──────── TEXT TO READ ────────

Attendance funded by fellowship from the Software Sustainability Institute.
Slides: http://www.slideshare.net/drjwbaker/removing-black-boxes-exposing-software-to-researchers
Notes: https://gist.github.com/drjwbaker/3d54d6712a0a124b0530

###Talk
In light of Willard's talk 'removing' is perhaps a bit strong here, but hey...
SLIDE SSI fellowship. Themes: reproducibility, skills, accreditation for work on and with research software.
In the humanities domain there are, as we know, complex challenges around software sustainability. For if it is true that humanists rely on software, increasingly software developed by their community, many if not most don't value using it and their nascent systems of credit for good software development and reuse practice are fragile. And so to advance humanities research in an era of digital libraries, key stakeholders in the humanities must ascribe the same value to the development of and experimentation with research software as they do to traditional practices such as literature surveys, source critique, and written publications.

────────

Condense the paragraph in the talk notes above that begins "In the humanities domain there are" into a short bulleted list that keeps its main facts.

──────── DATA ────────

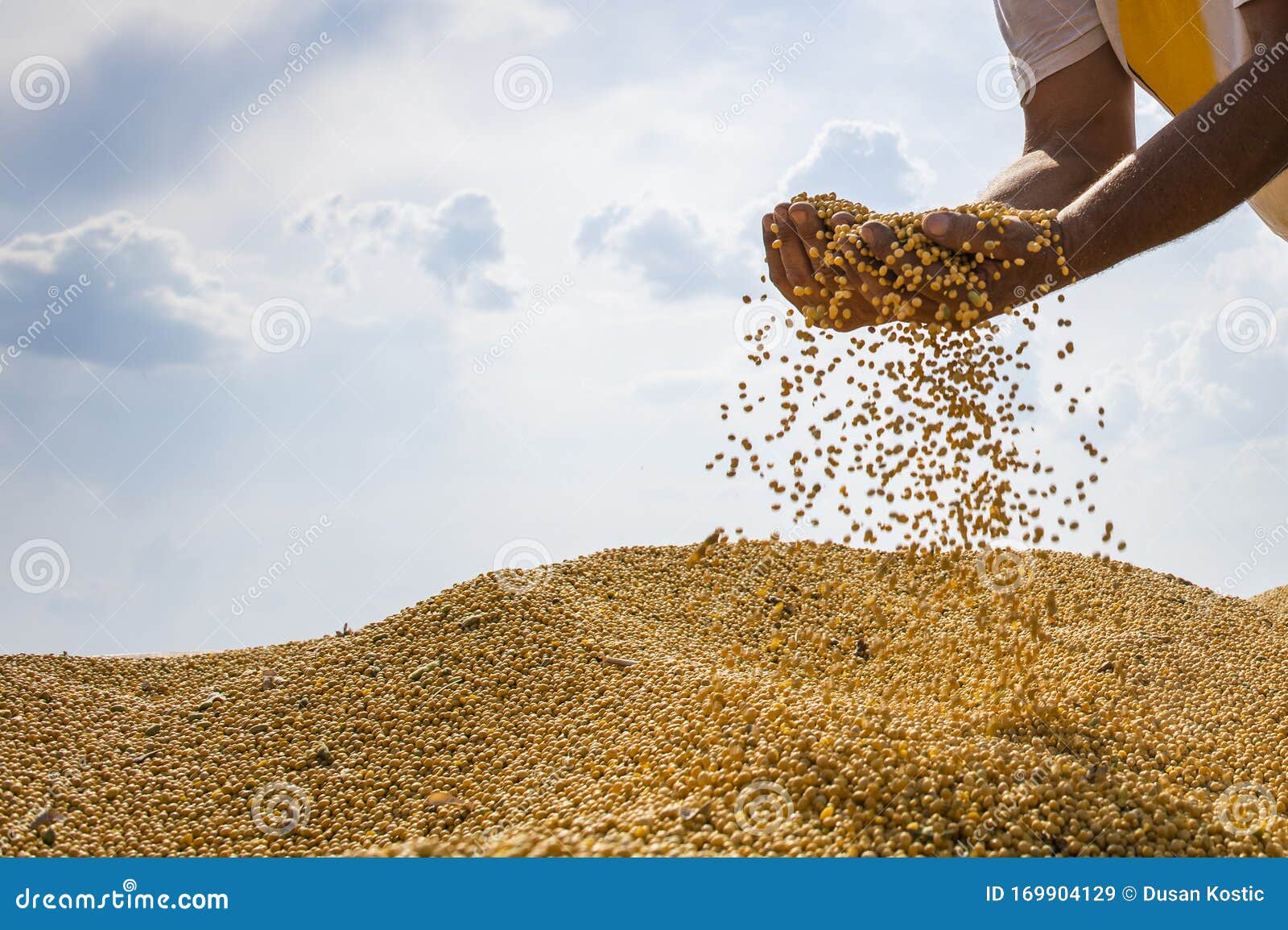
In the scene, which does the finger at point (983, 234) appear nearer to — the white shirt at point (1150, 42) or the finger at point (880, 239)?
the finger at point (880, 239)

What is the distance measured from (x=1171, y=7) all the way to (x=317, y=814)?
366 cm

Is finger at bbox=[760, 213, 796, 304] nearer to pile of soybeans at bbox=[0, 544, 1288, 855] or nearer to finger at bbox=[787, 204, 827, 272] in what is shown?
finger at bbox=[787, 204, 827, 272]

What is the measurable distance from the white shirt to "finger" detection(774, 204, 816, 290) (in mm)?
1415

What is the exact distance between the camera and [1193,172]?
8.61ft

────────
──────── DATA ────────

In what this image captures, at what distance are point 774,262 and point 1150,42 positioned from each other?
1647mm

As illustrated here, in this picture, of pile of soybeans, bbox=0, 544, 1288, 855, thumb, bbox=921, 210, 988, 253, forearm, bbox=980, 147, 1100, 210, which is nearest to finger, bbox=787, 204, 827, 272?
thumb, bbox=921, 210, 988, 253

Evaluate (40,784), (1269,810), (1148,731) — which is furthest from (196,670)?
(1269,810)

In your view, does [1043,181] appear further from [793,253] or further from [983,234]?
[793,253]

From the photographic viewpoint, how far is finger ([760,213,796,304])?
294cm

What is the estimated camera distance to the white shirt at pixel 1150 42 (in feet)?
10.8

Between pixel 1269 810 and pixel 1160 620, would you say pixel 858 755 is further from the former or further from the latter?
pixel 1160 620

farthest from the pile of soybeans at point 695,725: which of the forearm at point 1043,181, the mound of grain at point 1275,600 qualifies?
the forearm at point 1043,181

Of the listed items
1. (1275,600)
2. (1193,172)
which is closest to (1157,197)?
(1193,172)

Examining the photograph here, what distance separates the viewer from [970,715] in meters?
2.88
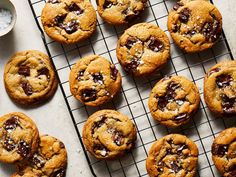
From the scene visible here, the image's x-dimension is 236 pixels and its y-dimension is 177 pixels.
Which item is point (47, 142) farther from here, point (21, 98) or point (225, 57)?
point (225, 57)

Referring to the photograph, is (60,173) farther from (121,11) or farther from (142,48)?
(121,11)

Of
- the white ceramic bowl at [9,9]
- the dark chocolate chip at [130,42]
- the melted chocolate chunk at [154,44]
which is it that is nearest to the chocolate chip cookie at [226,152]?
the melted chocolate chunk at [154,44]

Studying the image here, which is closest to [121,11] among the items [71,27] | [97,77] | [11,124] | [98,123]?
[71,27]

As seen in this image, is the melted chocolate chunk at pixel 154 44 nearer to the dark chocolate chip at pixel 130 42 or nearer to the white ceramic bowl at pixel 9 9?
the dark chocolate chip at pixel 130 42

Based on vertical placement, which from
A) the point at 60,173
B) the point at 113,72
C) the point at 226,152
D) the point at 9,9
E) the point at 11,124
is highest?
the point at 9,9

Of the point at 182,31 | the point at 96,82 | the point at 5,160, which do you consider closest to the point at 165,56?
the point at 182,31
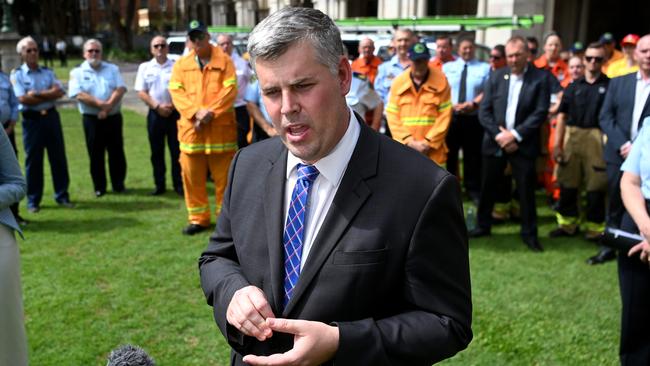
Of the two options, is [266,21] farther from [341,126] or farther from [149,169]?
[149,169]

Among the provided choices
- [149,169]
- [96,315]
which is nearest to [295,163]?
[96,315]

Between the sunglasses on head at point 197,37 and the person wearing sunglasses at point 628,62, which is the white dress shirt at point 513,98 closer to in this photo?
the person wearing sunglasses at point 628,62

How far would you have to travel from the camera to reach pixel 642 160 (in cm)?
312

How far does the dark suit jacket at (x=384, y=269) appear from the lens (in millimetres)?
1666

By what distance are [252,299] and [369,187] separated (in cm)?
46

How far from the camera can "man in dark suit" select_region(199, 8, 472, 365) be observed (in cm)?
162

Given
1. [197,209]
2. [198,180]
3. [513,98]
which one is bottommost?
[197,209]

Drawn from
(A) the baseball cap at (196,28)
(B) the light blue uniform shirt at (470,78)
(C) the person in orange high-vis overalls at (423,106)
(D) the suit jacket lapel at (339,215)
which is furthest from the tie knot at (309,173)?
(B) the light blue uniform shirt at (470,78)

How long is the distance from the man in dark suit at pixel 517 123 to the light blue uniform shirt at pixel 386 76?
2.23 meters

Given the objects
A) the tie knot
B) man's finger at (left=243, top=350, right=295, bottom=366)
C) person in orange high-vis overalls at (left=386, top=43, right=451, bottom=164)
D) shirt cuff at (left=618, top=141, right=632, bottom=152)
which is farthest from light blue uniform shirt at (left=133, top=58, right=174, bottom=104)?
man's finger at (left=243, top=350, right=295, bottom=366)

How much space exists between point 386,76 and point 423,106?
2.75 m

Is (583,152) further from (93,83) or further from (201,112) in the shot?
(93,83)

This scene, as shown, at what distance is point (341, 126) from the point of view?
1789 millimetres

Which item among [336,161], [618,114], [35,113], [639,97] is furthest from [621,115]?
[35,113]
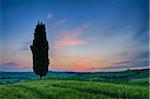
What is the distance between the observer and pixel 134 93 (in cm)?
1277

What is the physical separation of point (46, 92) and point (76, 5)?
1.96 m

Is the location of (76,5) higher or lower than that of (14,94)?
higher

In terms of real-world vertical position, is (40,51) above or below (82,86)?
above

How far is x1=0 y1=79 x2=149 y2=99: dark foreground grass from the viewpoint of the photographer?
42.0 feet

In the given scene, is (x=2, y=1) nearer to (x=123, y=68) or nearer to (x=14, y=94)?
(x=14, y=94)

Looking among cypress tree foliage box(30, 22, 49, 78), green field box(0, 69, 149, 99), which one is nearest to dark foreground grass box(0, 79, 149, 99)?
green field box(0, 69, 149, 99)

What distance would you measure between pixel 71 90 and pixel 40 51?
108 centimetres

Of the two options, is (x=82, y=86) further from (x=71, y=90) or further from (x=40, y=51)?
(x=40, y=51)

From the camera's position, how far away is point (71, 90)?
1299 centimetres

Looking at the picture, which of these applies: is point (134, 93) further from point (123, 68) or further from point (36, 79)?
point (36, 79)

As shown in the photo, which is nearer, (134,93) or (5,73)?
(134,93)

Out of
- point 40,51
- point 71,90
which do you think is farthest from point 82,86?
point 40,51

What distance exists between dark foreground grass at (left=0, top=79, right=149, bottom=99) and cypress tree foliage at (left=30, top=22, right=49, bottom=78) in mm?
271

────────
──────── DATA ────────

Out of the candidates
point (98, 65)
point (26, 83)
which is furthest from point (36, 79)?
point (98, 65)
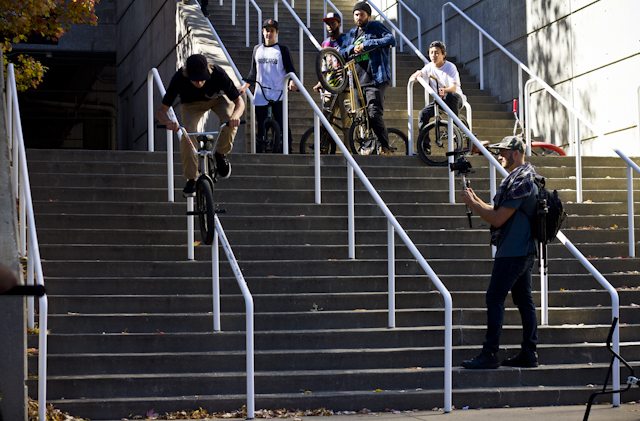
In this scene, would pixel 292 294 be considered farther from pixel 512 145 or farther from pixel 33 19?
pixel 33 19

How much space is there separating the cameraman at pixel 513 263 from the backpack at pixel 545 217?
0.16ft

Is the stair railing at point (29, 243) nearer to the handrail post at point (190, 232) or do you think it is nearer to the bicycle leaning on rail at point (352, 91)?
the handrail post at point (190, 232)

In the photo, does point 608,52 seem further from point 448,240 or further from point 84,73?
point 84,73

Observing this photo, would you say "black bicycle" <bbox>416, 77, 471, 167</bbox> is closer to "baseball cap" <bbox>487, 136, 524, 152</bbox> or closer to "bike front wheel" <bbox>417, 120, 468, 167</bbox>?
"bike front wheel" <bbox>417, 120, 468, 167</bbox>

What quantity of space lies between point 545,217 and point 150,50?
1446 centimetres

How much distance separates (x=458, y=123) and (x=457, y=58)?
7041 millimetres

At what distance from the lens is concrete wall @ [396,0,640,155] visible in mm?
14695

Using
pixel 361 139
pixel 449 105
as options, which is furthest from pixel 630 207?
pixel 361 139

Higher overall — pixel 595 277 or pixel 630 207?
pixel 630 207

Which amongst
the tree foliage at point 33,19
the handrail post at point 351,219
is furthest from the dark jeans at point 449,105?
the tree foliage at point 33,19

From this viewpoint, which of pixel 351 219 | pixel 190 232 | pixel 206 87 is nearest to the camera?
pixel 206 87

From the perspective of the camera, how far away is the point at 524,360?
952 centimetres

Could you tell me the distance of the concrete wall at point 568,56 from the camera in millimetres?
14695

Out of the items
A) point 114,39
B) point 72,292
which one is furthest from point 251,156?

────────

[FINAL RESULT]
- Software sustainability presents complex challenges in the humanities.
- Humanists rely on software, increasingly software developed by their own community.
- Many, if not most, do not value using it.
- Nascent systems of credit for good software development and reuse practice are fragile.
- To advance humanities research in an era of digital libraries, key stakeholders must value the development of and experimentation with research software as highly as literature surveys, source critique, and written publications.